**What to do**
A) Copy the passage of the review below from "Herriot's three previous" up to and including "a Yorkshire pudding.".
B) According to the review below, what did Tristan leave the practice to pursue?

**Reading text**
+++
JAMES HERRIOT IS back, thank goodness, and just in time. What with terrorism, the economy in shreds, and my car falling apart, I desperately need the balm of some escapist literature. Robert Ludlum and Stephen King needn't apply. When I want bullets and gore I can pick up the newspaper or watch TV. I'd rather escape to better times, to the Yorkshire Dales, to ride with this great-hearted country veterinarian across "the miles of heathery moorland and the rounded summits of the great hills slumbering into the sunshine."
Herriot's three previous books described his life and times from the 1930s through the start of World War II. This volume brings us into the 1950s. Herriot and his wife Helen are still living at Skeldale House, their combination surgery and living quarters. Siegfried Farnon, Herriot's head-strong partner is an bumptious as ever, clapping Jim on the back and charging full steam ahead into everything. But Tristan, Siegfried's irrepressible brother, has left the practice for a career with the Ministry of Agriculture. Devoted readers who enjoyed Sigfried and Tristan's adventures in the earlier books may be disappointed this time. The pair make entertaining but limited appearances. And Helen, alas, does little more in this book than cook a Yorkshire pudding.
+++
Saved data entries:
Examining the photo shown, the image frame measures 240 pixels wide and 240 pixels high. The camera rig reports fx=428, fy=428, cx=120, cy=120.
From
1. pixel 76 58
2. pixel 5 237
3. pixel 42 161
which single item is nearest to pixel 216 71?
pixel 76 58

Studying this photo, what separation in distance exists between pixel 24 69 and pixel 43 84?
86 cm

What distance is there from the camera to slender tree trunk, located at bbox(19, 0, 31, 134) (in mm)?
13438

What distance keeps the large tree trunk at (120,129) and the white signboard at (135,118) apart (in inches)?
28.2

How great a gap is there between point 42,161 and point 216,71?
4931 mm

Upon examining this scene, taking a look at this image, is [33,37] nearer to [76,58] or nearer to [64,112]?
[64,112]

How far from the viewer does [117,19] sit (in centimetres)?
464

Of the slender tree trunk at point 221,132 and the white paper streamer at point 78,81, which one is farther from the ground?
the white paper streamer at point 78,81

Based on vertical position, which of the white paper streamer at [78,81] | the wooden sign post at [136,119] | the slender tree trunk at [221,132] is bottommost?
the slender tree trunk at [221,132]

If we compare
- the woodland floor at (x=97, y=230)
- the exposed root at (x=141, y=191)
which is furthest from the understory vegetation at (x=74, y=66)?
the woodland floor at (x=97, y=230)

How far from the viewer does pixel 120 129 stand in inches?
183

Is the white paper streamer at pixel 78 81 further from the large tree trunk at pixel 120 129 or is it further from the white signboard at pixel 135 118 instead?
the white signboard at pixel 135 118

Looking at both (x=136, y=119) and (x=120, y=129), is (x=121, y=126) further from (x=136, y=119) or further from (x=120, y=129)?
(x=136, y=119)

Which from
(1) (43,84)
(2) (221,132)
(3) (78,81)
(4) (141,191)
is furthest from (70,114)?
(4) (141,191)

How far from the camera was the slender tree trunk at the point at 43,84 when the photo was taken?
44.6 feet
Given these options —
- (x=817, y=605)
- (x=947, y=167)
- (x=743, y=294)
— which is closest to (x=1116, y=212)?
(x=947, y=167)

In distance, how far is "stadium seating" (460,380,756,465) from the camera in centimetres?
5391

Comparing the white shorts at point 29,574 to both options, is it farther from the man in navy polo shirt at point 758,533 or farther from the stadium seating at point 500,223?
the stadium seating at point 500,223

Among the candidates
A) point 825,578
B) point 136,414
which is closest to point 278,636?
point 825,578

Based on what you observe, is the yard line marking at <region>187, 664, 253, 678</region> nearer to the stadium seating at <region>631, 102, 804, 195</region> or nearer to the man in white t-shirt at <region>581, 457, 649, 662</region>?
+++
**Your responses**
A)
Herriot's three previous books described his life and times from the 1930s through the start of World War II. This volume brings us into the 1950s. Herriot and his wife Helen are still living at Skeldale House, their combination surgery and living quarters. Siegfried Farnon, Herriot's head-strong partner is an bumptious as ever, clapping Jim on the back and charging full steam ahead into everything. But Tristan, Siegfried's irrepressible brother, has left the practice for a career with the Ministry of Agriculture. Devoted readers who enjoyed Sigfried and Tristan's adventures in the earlier books may be disappointed this time. The pair make entertaining but limited appearances. And Helen, alas, does little more in this book than cook a Yorkshire pudding.

B) A career with the Ministry of Agriculture.